No Brasil, tudo assume caráter político. No que concerne à megaoperação conduzida pelo Estado do Rio de Janeiro, nesta terça-feira (28), não poderia ser diferente. As mais de cem mortes, resultantes da ação policial, reacenderam a polarização discursiva que estrutura o debate público nacional: de um lado, a narrativa do heroísmo institucional na defesa da ordem; de outro, a denúncia de uma política de segurança fundada na necropolítica e na seletividade penal. O episódio reitera a dificuldade do país em articular um discurso racional sobre segurança pública, frequentemente capturado por paixões ideológicas e simplificações morais, cuja alavanca se apoia na inflamação dos conglomerados políticos adversários.
Todavia, a análise desse fenômeno – triste e preocupante – exige ultrapassar as fronteiras do debate binário. A intervenção policial não emerge no vácuo: ela é consequência direta da expansão e da consolidação de estruturas criminosas complexas, como o Comando Vermelho, que há décadas operam como poderes paralelos em múltiplas regiões do Rio. A facção, detentora de uma lógica empresarial e territorial, sustenta-se sobre um tripé que combina economia ilícita, coerção armada e legitimação social. Seu enraizamento nas comunidades fluminenses não decorre apenas da força das armas, mas da substituição funcional do Estado em dimensões básicas da vida social – desde a oferta precária de segurança e assistência até a mediação de conflitos cotidianos.
A omissão estatal crônica, que não se resume exclusivamente aos governos contemporâneos, associada a políticas públicas intermitentes e desarticuladas, permitiu que o crime organizado se institucionalizasse como uma espécie de poder de fato, corroendo a autoridade do Estado de Direito. O Comando Vermelho, longe de ser um conjunto difuso de criminosos, constitui uma organização de governança paralela, dotada de racionalidade administrativa, capacidade logística e controle comunicacional. Sua influência transcende o âmbito local e conecta-se a redes interestaduais e transnacionais do tráfico de drogas e armas, o que confere à crise fluminense um caráter de segurança nacional.
Nesse cenário, o Estado é chamado a intervir em um território onde sua presença se faz quase exclusivamente pela força. A megaoperação, portanto, representa o sintoma de uma crise de governabilidade periférica, em que o monopólio da violência legítima é sistematicamente contestado. A resposta armada do poder público, embora tecnicamente legítima, revela o déficit estrutural de inteligência, planejamento e presença social continuada. Em vez de ser expressão de soberania, a operação massiva expõe a fragilidade de um Estado que perdeu a capacidade de mediar conflitos sem recorrer à letalidade.
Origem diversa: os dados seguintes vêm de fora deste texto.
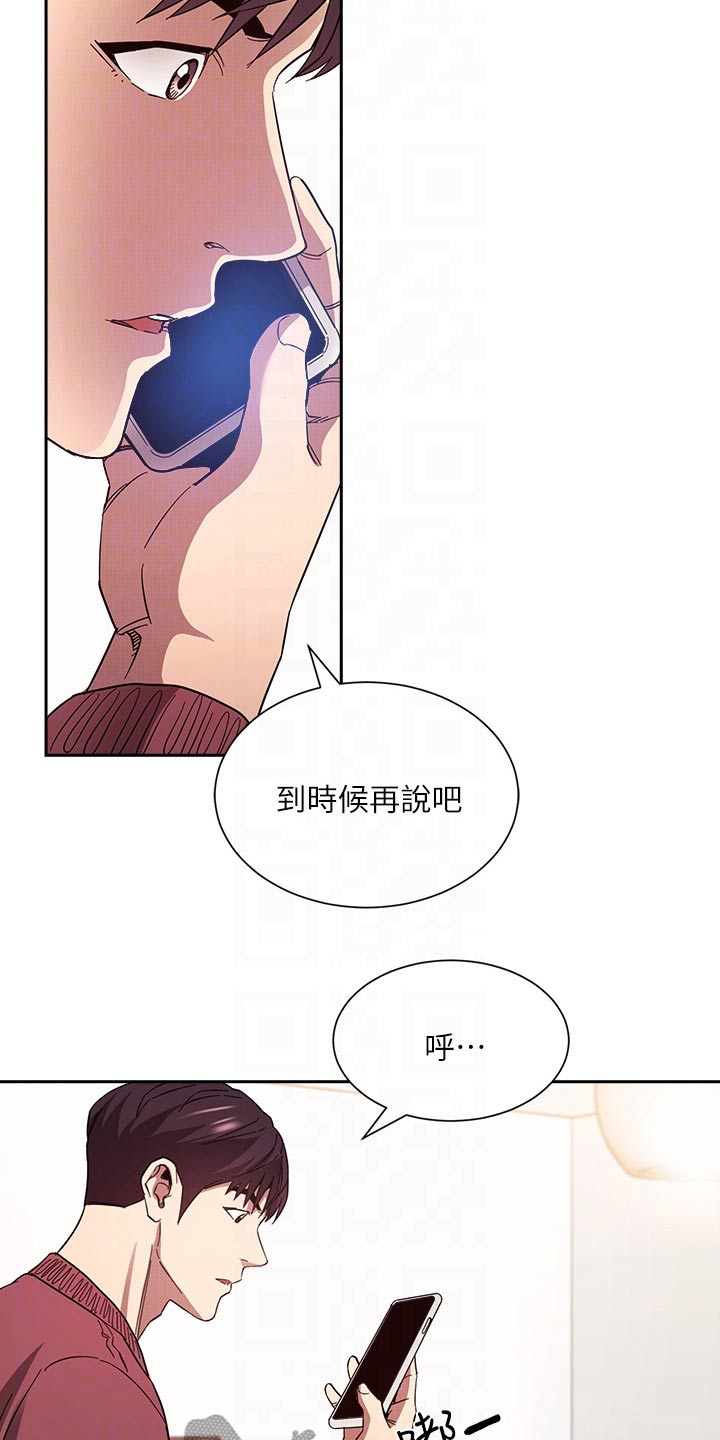 慈爱管教哪漫画,第130章：断绝关系1图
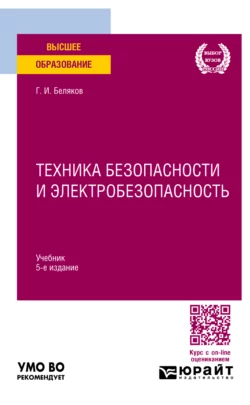 Техника безопасности и электробезопасность 5-е изд., пер. и доп. Учебник для вузов, Геннадий Беляков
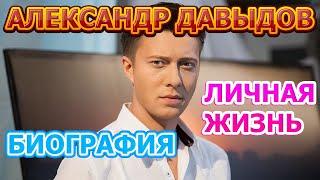 Александр Давыдов - биография личная жизнь жена дети. Актер сериала Родительское право 2020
Ao mesmo tempo, não se pode incorrer no erro analítico de atribuir ao aparato policial a totalidade da culpa, tal qual eufemizar o crime sob narrativas que apelam às pautas ideológicas, culturais e/ou raciais. O enfrentamento à criminalidade organizada exige coerência sistêmica e articulação interinstitucional, já que a polícia, isoladamente, é apenas o instrumento final de uma cadeia decisória que envolve políticas sociais, urbanas e econômicas. Sua atuação, quando descolada de estratégias de longo prazo, tende a reproduzir o ciclo de violência que pretende conter.
A crítica, portanto, deve alcançar não apenas o excesso da força policial, mas o déficit de Estado que a precede – do Estado do Rio de Janeiro e de todo Brasil. A ausência de políticas públicas eficazes, de educação de qualidade, de infraestrutura urbana e de oportunidades econômicas sustenta o caldo de cultura onde o crime floresce. O domínio do Comando Vermelho é, nesse sentido, tanto causa quanto consequência de uma falência administrativa crônica — um produto da omissão pública e da descontinuidade das políticas de segurança cidadã.
O enfrentamento dessa realidade demanda mais do que operações espetaculares. Requer inteligência estratégica, integração federativa, investimento em prevenção e fortalecimento comunitário. É necessário reconstruir a presença estatal sob bases legítimas — não apenas por meio da coerção, mas pela oferta de direitos. Um Estado que apenas atira é um Estado que já perdeu a capacidade de governar.
O Rio de Janeiro vive, assim, a materialização de um paradoxo, uma vez que combate o crime com a mesma lógica que o engendrou. Enquanto as políticas de segurança permanecerem subordinadas a cálculos eleitorais e ao fanatismo ideológico, a violência seguirá sendo o idioma político da exclusão. O desafio, portanto, não é apenas conter o avanço do tráfico, mas, em proporção semelhante, redefinir o papel do Estado na produção da ordem social, substituindo o ciclo da repressão pelo da reconstrução institucional.
*João Pedro Rodrigues Louzada é estudante do 2° período do curso de Medicina na EMESCAM.